** Begin EXCERPTED TEXT **
Key Concepts

Review core concepts you need to learn to master this subject

Unsupervised Learning Basics

Patterns and structure can be found in unlabeled data using unsupervised learning, an important branch of machine learning. Clustering is the most popular unsupervised learning algorithm; it groups data points into clusters based on their similarity. Because most datasets in the world are unlabeled, unsupervised learning algorithms are very applicable.

Possible applications of clustering include:

  • Search engines: grouping news topics and search results
  • Market segmentation: grouping customers based on geography, demographics, and behaviors

K-Means Algorithm: Intro

K-Means is the most popular clustering algorithm. It uses an iterative technique to group unlabeled data into K clusters based on cluster centers (centroids). The data in each cluster are chosen such that their average distance to their respective centroid is minimized.

  1. Randomly place K centroids for the initial clusters.
  2. Assign each data point to their nearest centroid.
  3. Update centroid locations based on the locations of the data points.

Repeat Steps 2 and 3 until points don’t move between clusters and centroids stabilize.

K-Means Algorithm: 1st Step

The first step of the K-Means clustering algorithm requires placing K random centroids which will become the centers of the K initial clusters. This step can be implemented in Python using the Numpy random.uniform() function; the x and y-coordinates are randomly chosen within the x and y ranges of the data points.

K-Means Algorithm: 2nd Step

After randomly choosing centroid locations for K-Means, each data sample is allocated to its closest centroid to start creating more precise clusters.

The distance between each data sample and every centroid is calculated, the minimum distance is selected, and each data sample is assigned a label that indicates its closest cluster.

The distance formula is implemented as .distance()and used for each data point.

np.argmin() is used to find the minimum distance and find the cluster at that distance.

K-Means Algorithm: 3rd Step

The third step of K-Means updates centroid locations. After the data are assigned to their respectively closest centroid in step 2, each cluster center location is adjusted to be the average of its assigned data points.

The NumPy .mean() function is used to find the average x and y-coordinates of all data points for each cluster and store these as the new centroid locations.

K-Means: Reaching Convergence

In K-Means, after placing K random centroids, the data samples are repeatedly assigned to the nearest centroid and then centroid locations are updated. This continues until each of the centroids’ coordinates converge, or stop changing.

This sequence of events can be implemented in Python using a while loop. The loop continues until the difference between each element of the updated centroids and each element of the past centroids_old is 0. This will mean the centroids have converged and the clusters are complete!

K-Means Using Scikit-Learn

Scikit-Learn, or sklearn, is a machine learning library for Python that has a K-Means algorithm implementation that can be used instead of creating one from scratch.

To use it:

  • Import the KMeans() method from the sklearn.cluster library to build a model with n_clusters

  • Fit the model to the data samples using .fit()

  • Predict the cluster that each data sample belongs to using .predict() and store these as labels

Cross Tabulation Overview

Cross-tabulations involve grouping pieces of data together in order to examine their relationship in a different way. Sometimes correlations within data can be seen better when not just looking at total responses.
** End EXCERPTED TEXT **
** Begin MATERIAL SUPPLIED **
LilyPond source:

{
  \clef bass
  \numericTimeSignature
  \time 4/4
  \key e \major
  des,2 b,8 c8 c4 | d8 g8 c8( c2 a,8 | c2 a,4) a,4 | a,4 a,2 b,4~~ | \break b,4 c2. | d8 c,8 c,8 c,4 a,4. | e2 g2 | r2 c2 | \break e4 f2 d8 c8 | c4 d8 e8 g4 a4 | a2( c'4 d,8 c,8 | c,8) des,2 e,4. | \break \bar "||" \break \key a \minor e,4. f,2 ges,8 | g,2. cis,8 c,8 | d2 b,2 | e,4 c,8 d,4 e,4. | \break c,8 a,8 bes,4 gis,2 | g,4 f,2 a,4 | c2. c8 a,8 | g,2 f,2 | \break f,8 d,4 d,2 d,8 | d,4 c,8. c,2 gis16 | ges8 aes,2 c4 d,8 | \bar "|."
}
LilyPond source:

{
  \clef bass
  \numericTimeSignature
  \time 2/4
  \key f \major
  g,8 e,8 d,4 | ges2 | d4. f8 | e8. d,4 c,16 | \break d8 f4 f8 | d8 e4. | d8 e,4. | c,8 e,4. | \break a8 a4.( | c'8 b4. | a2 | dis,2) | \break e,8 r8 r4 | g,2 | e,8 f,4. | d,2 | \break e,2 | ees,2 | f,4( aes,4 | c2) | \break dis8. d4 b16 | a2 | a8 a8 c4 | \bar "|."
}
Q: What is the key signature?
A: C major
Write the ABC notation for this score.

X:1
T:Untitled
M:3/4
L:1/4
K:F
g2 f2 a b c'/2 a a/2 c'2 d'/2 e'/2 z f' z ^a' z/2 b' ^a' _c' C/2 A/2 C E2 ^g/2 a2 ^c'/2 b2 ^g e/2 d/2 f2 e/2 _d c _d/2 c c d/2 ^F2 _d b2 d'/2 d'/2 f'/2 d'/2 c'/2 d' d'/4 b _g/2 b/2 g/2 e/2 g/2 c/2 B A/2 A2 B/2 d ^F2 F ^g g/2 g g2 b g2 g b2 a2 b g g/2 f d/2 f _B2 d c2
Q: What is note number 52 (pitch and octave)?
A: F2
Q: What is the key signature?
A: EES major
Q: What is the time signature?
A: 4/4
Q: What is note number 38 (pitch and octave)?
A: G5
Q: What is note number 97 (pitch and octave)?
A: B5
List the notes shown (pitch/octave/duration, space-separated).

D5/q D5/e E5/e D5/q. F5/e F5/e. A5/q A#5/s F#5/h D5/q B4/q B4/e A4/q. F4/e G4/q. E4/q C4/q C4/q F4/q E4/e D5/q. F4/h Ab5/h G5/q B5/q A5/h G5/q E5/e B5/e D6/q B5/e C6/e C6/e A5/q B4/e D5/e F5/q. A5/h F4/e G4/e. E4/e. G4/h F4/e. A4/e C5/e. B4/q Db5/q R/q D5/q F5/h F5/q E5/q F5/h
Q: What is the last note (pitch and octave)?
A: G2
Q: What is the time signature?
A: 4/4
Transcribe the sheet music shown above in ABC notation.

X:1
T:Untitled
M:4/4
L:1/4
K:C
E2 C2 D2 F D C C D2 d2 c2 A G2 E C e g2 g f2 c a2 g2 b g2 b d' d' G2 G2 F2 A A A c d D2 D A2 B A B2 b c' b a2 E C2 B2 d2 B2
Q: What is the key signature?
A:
** End MATERIAL SUPPLIED **
## WHAT TO PRODUCE
Can you repeat the clustering text above word for word, between "The NumPy .mean()" and "or stop changing.", inclusive?

## SOLUTION TO THIS EXERCISE
The NumPy .mean() function is used to find the average x and y-coordinates of all data points for each cluster and store these as the new centroid locations.

K-Means: Reaching Convergence

In K-Means, after placing K random centroids, the data samples are repeatedly assigned to the nearest centroid and then centroid locations are updated. This continues until each of the centroids’ coordinates converge, or stop changing.